**CONSIGNE A**
Renommez « lake water » en « surface of the lake » dans les lignes de la liste allant de celle qui contient « What measure of » jusqu'à la fin de la liste. Recopiez ces lignes sans autre modification et sans les images.

**TEXTE FOURNI**

┌──

67. Dans sa plaidoirie en conclusion, la requérante fit observer l’absence de lésions sur T. et l’absence de traces de choc sur le pistolet de celui-ci, ce qui, selon elle, infirmait la version des faits présentée par les policiers, qui consistait à dire que T. et R. avaient lutté pour s’emparer du pistolet. Elle argua également que la veste de T. avait été déchirée par un objet tranchant, ce qui était à son avis contradictoire avec la déclaration selon laquelle le requérant l’aurait déchirée à mains nues.

En outre, la requérante estimait invraisemblable l’allégation de D. selon laquelle, lorsqu’il avait vu qu’une lutte s’était engagée entre son collègue T. et R., il avait montré sa carte professionnelle (paragraphe 55 ci-dessus).

68. Dans sa plaidoirie, l’avocat des victimes fit observer que les marteaux avaient été trouvés dans la boîte à outils dans le couloir de l’appartement, ce qui, d’après lui, infirmait la déclaration des policiers selon laquelle les hommes qui étaient sortis de l’appartement tenaient les marteaux entre leurs mains. En outre, il estimait impossible que la balle ayant touché la côte de R., si elle avait été tirée depuis le vestibule, ait pu faire une courbe pour finir sa course dans le salon situé dans la partie gauche de l’appartement. Il en concluait que cette balle n’avait pu être tirée que depuis l’appartement, ce qui confirmait selon lui la version des faits présentée par les requérants.

4. Le jugement d’acquittement et le rejet des pourvois en cassation

69. Le 30 avril 2009, le tribunal prononça son jugement. Il établit les faits comme suit :

« Selon les ordres de (...) [Kh.], [T.] et [D.] devaient mener une surveillance secrète de l’appartement [no 86] et interpeller les personnes qui y entreraient.

Vers 16 h 30, un inconnu apparut sur le palier commun de l’étage. [T.] et [D.] le suivirent dans le vestibule commun aux appartements nos 85-87. La porte de l’appartement no 87 était entrouverte et deux hommes en sortirent. Ils tenaient entre leurs mains des marteaux (...)

[T.], qui se trouvait plus près des deux hommes, se présenta et montra sa carte professionnelle. Puis, au vu du comportement agressif incessant de l’un d’eux ([R.]), [T.] et [D.] dégainèrent leurs armes à feu et lui ordonnèrent d’obtempérer.

└──

Entrées de données enregistrées:
┌──

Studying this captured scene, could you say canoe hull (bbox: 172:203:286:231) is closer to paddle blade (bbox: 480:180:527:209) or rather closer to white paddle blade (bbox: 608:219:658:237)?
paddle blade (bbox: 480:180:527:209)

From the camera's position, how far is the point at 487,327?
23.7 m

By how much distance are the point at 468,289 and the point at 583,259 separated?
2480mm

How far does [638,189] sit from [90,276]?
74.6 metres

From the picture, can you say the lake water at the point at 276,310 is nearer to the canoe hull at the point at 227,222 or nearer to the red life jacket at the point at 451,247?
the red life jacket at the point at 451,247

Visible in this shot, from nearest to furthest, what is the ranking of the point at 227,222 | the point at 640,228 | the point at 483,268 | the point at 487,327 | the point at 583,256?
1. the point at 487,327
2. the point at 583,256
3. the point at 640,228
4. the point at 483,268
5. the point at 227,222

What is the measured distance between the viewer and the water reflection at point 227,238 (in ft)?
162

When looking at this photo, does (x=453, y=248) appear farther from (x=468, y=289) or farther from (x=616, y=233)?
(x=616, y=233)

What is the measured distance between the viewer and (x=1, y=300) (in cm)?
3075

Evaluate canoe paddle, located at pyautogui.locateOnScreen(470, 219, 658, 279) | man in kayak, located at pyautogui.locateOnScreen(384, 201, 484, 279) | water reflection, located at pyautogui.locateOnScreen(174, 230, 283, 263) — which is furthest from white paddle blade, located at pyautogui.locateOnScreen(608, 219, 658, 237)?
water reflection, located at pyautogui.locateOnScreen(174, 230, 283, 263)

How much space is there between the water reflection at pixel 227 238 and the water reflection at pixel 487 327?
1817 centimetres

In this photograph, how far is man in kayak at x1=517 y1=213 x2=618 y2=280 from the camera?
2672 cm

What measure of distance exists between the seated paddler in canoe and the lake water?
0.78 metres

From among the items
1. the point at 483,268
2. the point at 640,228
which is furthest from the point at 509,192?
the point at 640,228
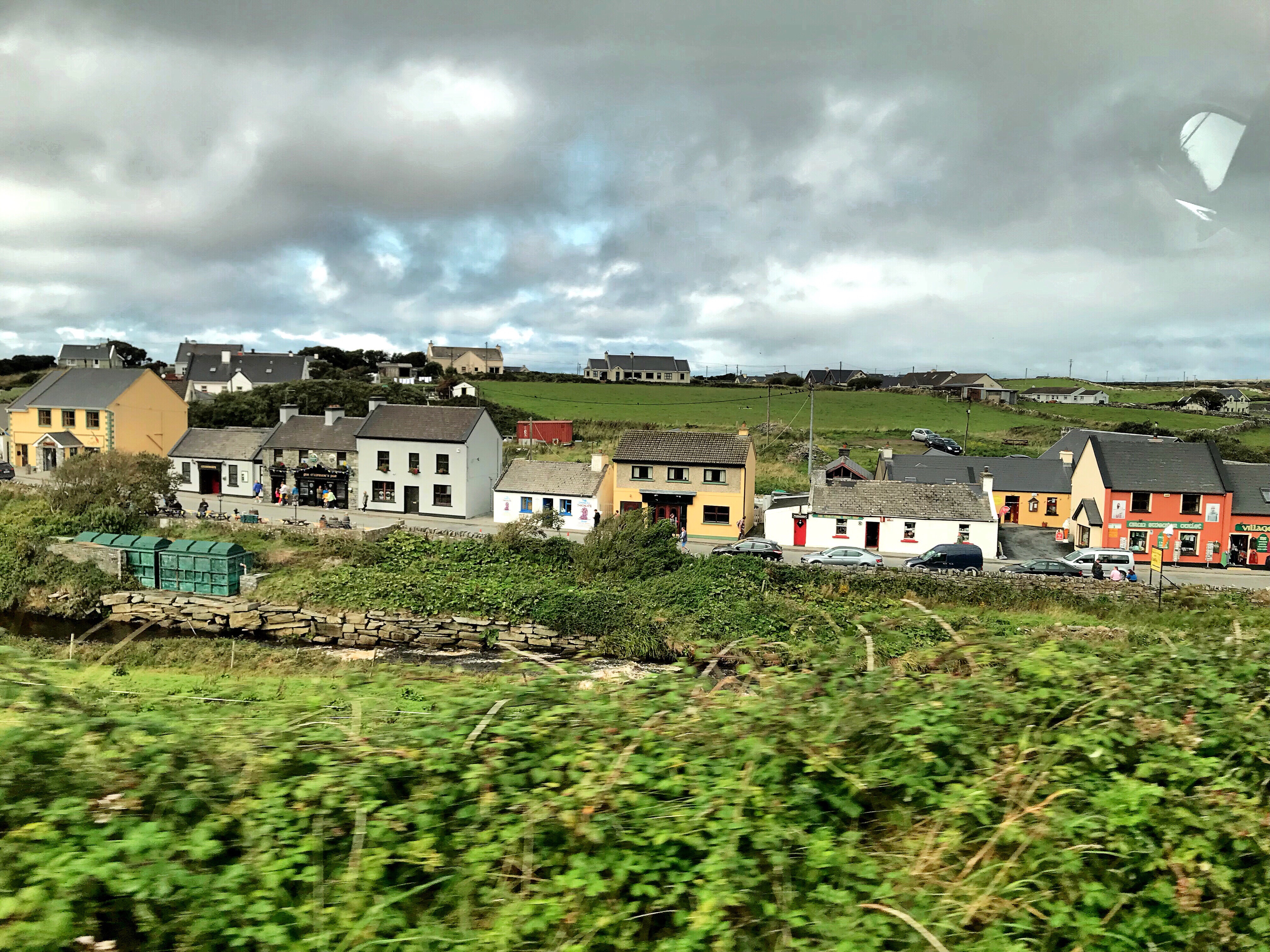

└──

**CONSIGNE B**
D'après le texte fourni, les affirmations suivantes sont-elles exactes ? (i) Le tribunal a prononcé son jugement le 30 avril 2009. (ii) L'avocat des victimes a relevé que les marteaux avaient été trouvés dans le salon. (iii) Selon les faits établis par le tribunal, c'est D. qui se présenta et montra sa carte professionnelle aux deux hommes.

**RÉPONSE A**
What measure of distance exists between the seated paddler in canoe and the surface of the lake?
0.78 metres

From among the items
1. the point at 483,268
2. the point at 640,228
which is furthest from the point at 509,192?
the point at 640,228

**RÉPONSE B**
(i) Oui : « Le 30 avril 2009, le tribunal prononça son jugement. »
(ii) Non : « les marteaux avaient été trouvés dans la boîte à outils dans le couloir de l’appartement ».
(iii) Non : « [T.], qui se trouvait plus près des deux hommes, se présenta et montra sa carte professionnelle. »